Drop a spark. Get a paper.

Every citation verified. Every figure editable. Every number traced to source.

13 composable Claude Code skills turn a one-line idea into a compiled PDF —
real references, editable vector figures, and machine-checked integrity included.
No app. No server. No setup.

Latest Release Stars Claude Code Plugin 13 skills Editable vector figures Machine-checked integrity MIT License

🏆 Showcase · ✨ Features · 🧭 Compare · 🖼️ Figure Engine · 🔬 Pipeline · 🚀 Quick Start


🏆 Generated Paper Showcase

Sample Paper 4 papers across 4 domains — environmental monitoring, energy forecasting, environmental AI, computer vision — generated fully end-to-end with real citations, editable vector figures, and compiled PDF output.

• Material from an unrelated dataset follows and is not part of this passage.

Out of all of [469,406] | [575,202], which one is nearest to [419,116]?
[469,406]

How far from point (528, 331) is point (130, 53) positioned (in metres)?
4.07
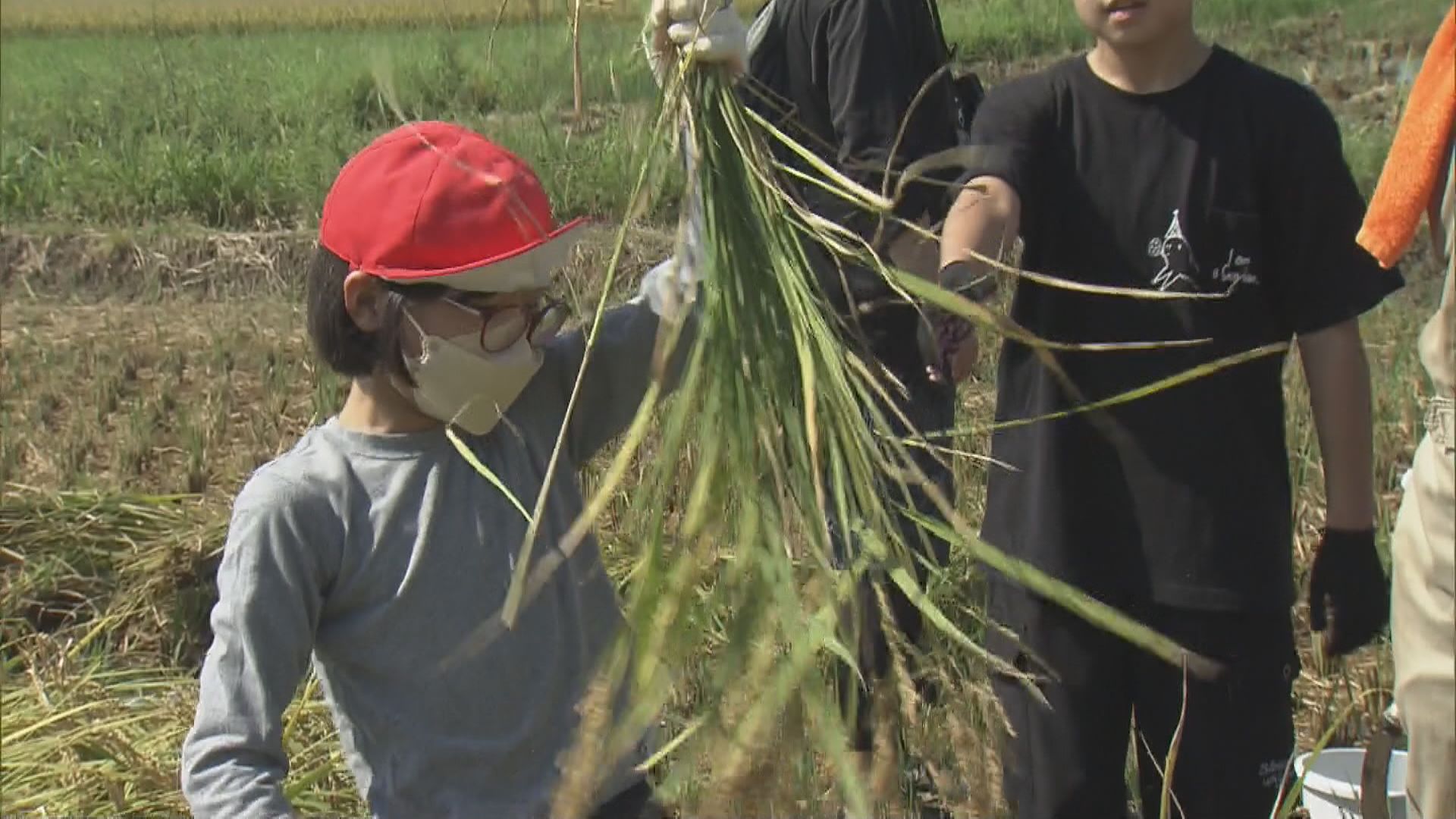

View Showcase  All 4 Papers

🔥 What's New

  • v1.1.0Claude Code plugin support. Restructured as a proper plugin with .claude-plugin/plugin.json. One-command install, auto-loads on session start.
  • v1.0.1Soft update notification. check_update.py queries GitHub Releases API on each run (24h cache, silent when up-to-date, never blocks).
  • v1.0Initial release. 13 skills, end-to-end pipeline, DrawAI hybrid figure engine, MIT License.

⚡ One Command. One Paper.

# Install — auto-loads on next Claude Code session
git clone https://github.com/Albus-White/spark-to-paper-skills.git ~/.claude/skills/spark-to-paper-skills
Run ts-paper on this proposal.   ← paste your idea, proposal, or data

The orchestrator auto-routes your input, picks the right mode, and runs the full chain.


📦 What You Get

📄main.tex · main.pdfCompiled paper in the selected venue template
📝sections/*.texOne LaTeX source file per section + abstract
🗺️blueprint.jsonStructured title, keywords, contributions, notation, word targets
📚refs.bibReal BibTeX entries — every \cite{} verified via WebSearch + Crossref
🖼️figures/*.pdfEditable vector figures (SVG + PDF + PPTX), originals always kept
🧪experiments/Auto-run experiment code + filled result tables (Stage 8)
📋logs/*.io.mdFull INPUT / DECISIONS / OUTPUT trace for every stage
🚦run_gates.pyAll deterministic gates pass — citations, draft, vectors, LaTeX

✨ What Makes It Different

Capability Description
🖼️ Editable Vector Figures The feature no other tool has. AI-generated rasters are decomposed and reconstructed as editable SVG/PDF/PPTX via DrawAI hybrid (~0.91 SSIM). Not embedded bitmaps — real editable text overlays on pixel-exact renders.
🔗 End-to-End Idea → literature → writing → experiments → figures → compiled PDF. The only pure Claude Code plugin that runs the entire arc.
🔒 Machine-Checked Integrity No fabricated numbers — ever. Every citation verified. Deterministic gates fail the build on violations. Not a style suggestion — a hard stop.
🔀 Two Integrity Modes Proposal mode: forward-looking, result cells stay blank. Data-aware mode: every number traced to your real data, in past tense. Machine-audited.
⚔️ Adversarial Review N isolated reviewers read the whole paper with verbatim-quote anti-skim, then perspective-diverse skeptics try to refute each issue. Loop until dry.
🧪 Auto-Experiments Stage 8 diagnoses logic, runs only feasible experiments on real data/code, fills result tables, and recompiles. Never invents results.
📐 Template-Agnostic NeurIPS and IIETA bundled. Add any venue — drop a templates/<name>/ dir with template.json + LaTeX assets. No code changes.

🧭 How It Compares

Capability comparison matrix across AI-research tools

full  ·   partial  ·   none  |  sources: ARS · Idea2Paper · AutoResearchClaw · AI-Scientist · Kosmos · karpathy/autoresearch · auto_research

The heavy autonomous scientists (AutoResearchClaw, AI-Scientist) match the breadth — but ship as standalone Python products (Docker, Neo4j, tens of thousands of LOC). The lighter skills (ARS, Idea2Paper) don't run experiments or draw figures. Nobody else gives you all of it as drop-in Claude Code skills with editable vector figures.


🖼️ The Figure Engine

The capability no other skill suite has. AI image models produce rasters — but a paper needs editable vector figures.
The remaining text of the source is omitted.